Usually, when they do this to another encampment, it is to sweep the camp, forcing people out and throwing away any belongings people can't take with them.
But this time, crews took more time. The process of moving people around the Harborview encampment was a different one because the DOT wanted people to be out of the way of the bridge when snowplows push snow off the bridge throughout the winter.
"I was stressed earlier this morning," Pema Tsering, who has been homeless since he was 18 said.
Tsering's tent was under the bridge, an area the DOT was forcing people to leave for what they called a safety concern.
Tsering was seen packing his tent and belongings, but not knowing where to move his tent because the encampment, with more than 120 tents, was cramped.
It wasn't until a neighboring tent along the fence off Commercial Street told him he could stay in an empty tent, far away from the splash zone of the bridge.
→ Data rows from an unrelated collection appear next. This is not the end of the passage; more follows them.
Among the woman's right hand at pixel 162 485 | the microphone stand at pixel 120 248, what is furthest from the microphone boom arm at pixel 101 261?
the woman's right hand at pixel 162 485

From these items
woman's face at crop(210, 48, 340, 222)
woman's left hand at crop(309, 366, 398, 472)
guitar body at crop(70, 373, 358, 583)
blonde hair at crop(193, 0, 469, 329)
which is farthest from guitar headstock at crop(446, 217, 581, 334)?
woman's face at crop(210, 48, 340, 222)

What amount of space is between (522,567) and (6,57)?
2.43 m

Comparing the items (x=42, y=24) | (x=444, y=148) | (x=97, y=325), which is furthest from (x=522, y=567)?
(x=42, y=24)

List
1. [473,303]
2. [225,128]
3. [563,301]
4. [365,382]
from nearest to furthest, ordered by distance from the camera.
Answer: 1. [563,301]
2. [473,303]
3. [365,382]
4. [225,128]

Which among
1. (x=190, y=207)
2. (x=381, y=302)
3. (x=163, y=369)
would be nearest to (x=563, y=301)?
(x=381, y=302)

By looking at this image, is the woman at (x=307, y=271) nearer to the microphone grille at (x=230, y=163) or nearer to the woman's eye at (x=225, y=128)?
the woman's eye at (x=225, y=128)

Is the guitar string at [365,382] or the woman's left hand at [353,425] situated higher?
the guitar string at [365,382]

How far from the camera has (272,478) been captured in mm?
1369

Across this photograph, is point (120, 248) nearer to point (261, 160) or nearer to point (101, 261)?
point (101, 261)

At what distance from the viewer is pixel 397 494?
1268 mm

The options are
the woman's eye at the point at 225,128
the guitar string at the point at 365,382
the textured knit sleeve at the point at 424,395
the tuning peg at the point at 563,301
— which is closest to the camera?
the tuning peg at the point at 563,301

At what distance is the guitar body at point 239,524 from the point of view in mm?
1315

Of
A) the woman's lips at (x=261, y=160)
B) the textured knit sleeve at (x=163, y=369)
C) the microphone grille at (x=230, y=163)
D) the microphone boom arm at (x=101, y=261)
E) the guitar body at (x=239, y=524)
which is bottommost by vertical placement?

After working to get people out of the way and throwing away people's personal belongings if they couldn't bring them with them, the DOT constructed a fence around the perimeter of the bridge, creating an even more cramped campsite for the people who live in tents there.
"It's been a lot of work, it's going to be a lot of work to move," Courtney Bass, who works with Milestone Recovery, said. "We got people who are cold and hungry and being shuffled once again."
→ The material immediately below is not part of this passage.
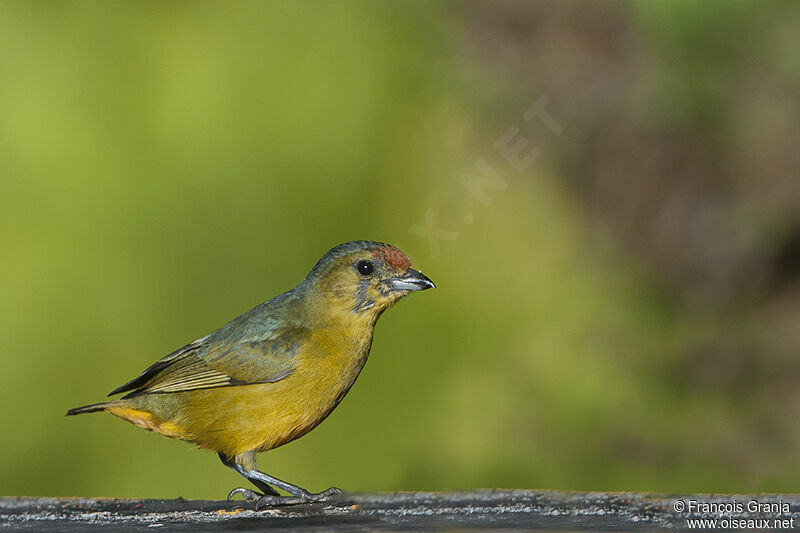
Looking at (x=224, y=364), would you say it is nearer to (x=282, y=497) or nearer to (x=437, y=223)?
(x=282, y=497)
Bass, who works with many chronically homeless people in the city, said the cold weather is making living conditions at the encampment harder to survive in.
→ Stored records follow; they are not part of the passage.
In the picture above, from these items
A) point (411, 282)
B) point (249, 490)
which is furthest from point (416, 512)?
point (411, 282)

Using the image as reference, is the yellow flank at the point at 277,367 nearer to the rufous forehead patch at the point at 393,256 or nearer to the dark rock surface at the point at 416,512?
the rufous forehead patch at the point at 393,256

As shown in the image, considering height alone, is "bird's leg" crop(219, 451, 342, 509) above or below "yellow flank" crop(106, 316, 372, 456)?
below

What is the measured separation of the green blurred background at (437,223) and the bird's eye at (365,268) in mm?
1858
"I'm kind of over it, there needs to be a solution," Bass said.
As the DOT continued to push people back into a further cramped camp, the city has said it's working to bring people into newly opened shelter beds at the Homeless Services Center.
The shelter, which is on the outskirts of town, has had more than 150 beds open since the city voted to expand shelter capacity, and more than 100 asylum-seekers moved out of the shelter, into a new shelter designed specifically for asylees.
According to a city spokesperson, 50 to 60 unhoused people have moved into the shelter, and around 100 open beds remain.
One of the barriers keeping people from accessing city-run shelters is that many people have pets, which aren't allowed inside. For some, it's that they are in relationships and don't want to take a single homeless bed while leaving their partner on the streets.
Drugs are also a big issue, and many people who are actively using cannot go into a city-run shelter.
According to reporting from NEWS CENTER Maine and testimony from Preble Street in Augusta, funding for shelters with lower barriers than the city-run shelter is drying up. They estimated some shelters could start closing in 2024.
But for Bass, seeing this move go through on a cold December morning means a plea for understanding.
"We're going into the holiday season, it's time to start having compassion and empathy, a lot of people do talking but no one does the action."